Firsts: The company was the first in Colorado to hold off-site medication take-back events to collect and safely dispose of unused and expired medications, and the first pharmacy company in Colorado to create a take-back program inside the pharmacies. This helped spur the state to acknowledge the need for a statewide take-back program.
Sunshine Plumbing Heating Air LLC
Base: Commerce City
What the company does: Sunshine is a residential plumbing heating air conditioning company.
Husband and wife team William and Susan Roberts Frew ― he’s a master plumber, she’s an experienced business coach and former executive ― pride themselves on outstanding customer service, regularly send thank you cards, brownies and wine baskets, as well as finding hotels for clients with no heat.
The culture connection: Employees enjoy free boots once a year, a new tool every month, life insurance, paid financial management classes, unlimited personal time off with notice and paternity leave. Employees win prizes for positive customer reviews, including gift cards, televisions, sports tickets and even and all-expenses paid week’s vacation for the whole family.
Giving back: Employees volunteer as a team at the Food Bank of the Rockies once per quarter, and the company gives about 10,000 in-kind services per year to people who need help but can’t afford it.
What the company does: Online sales of sustainable products for ndustrial supply, restroom products, building materials, maintenance supplies and safety products.
Brian Fricano secretly launched the company with $2,100 six hours before the birth of his second child. The original business plan called for his wife, Teather, to be a stay-at-home mom who did all the work, answering the occasional phone call and processing the occasional order. Two years later, Internet Retailer magazine ranked Sustainable Supply the fourth fastest-growing online retailer.

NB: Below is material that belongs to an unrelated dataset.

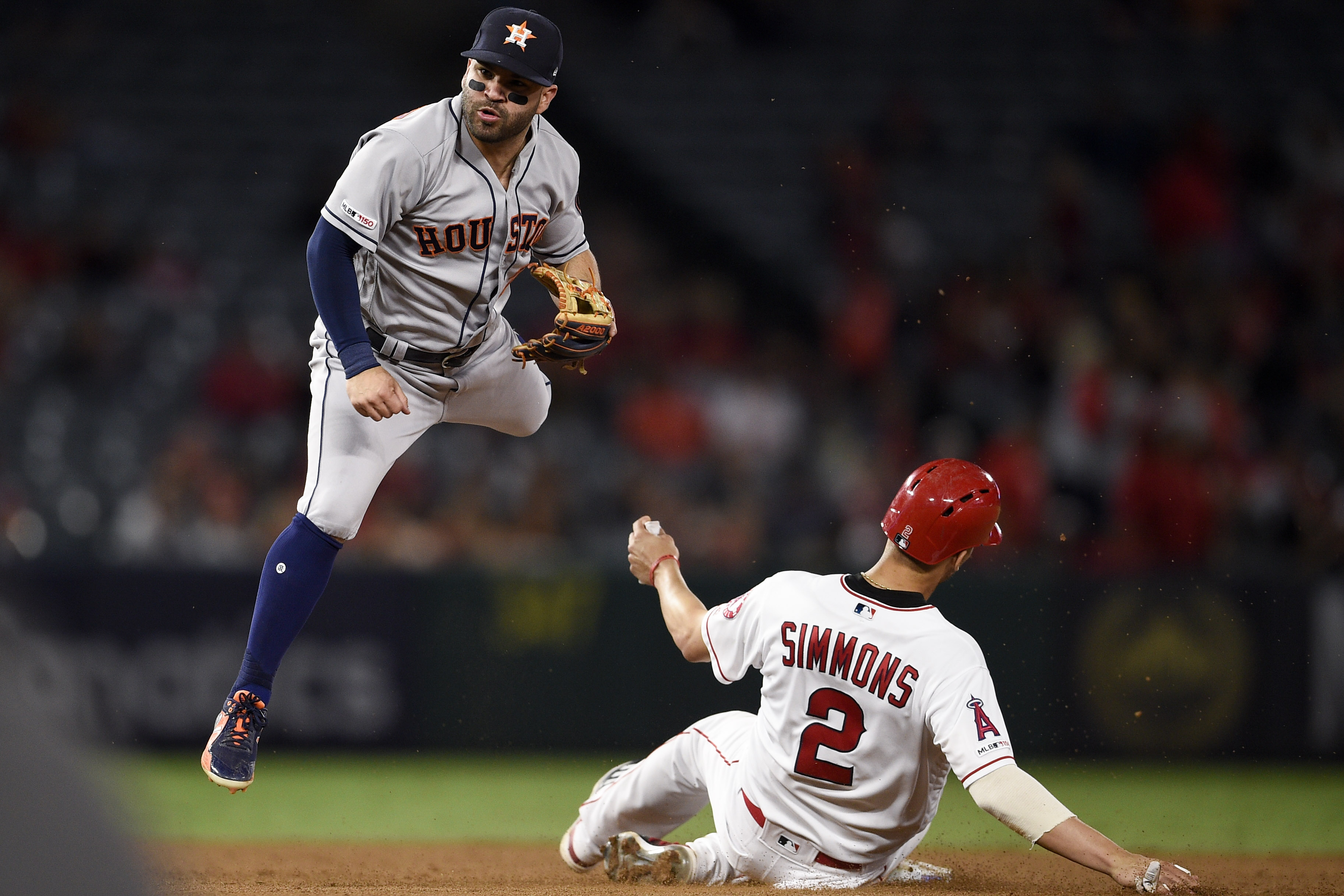 Jose Altuve jumps to avoid the slide of Andrelton Simmons during a force out at second base.  Simmons is wearing the white uniform with red trim.  Altuve is wearing the gray uniform with blue trim.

The company’s virtual product catalog now has more than one million products shipped from more than 50 distribution centers and anticipates 400 percent growth over the next five years.
Giving back: Every quarter, the company buys trees from a third-party organization such as Trees for the Future, which then plants them in a part of the world where they are desperately needed. A plan for “Action Days” will allow employees to get away from their desks to volunteer in the community.
The best decision the boss ever made: According to employees: moving the company from Wisconsin to Colorado.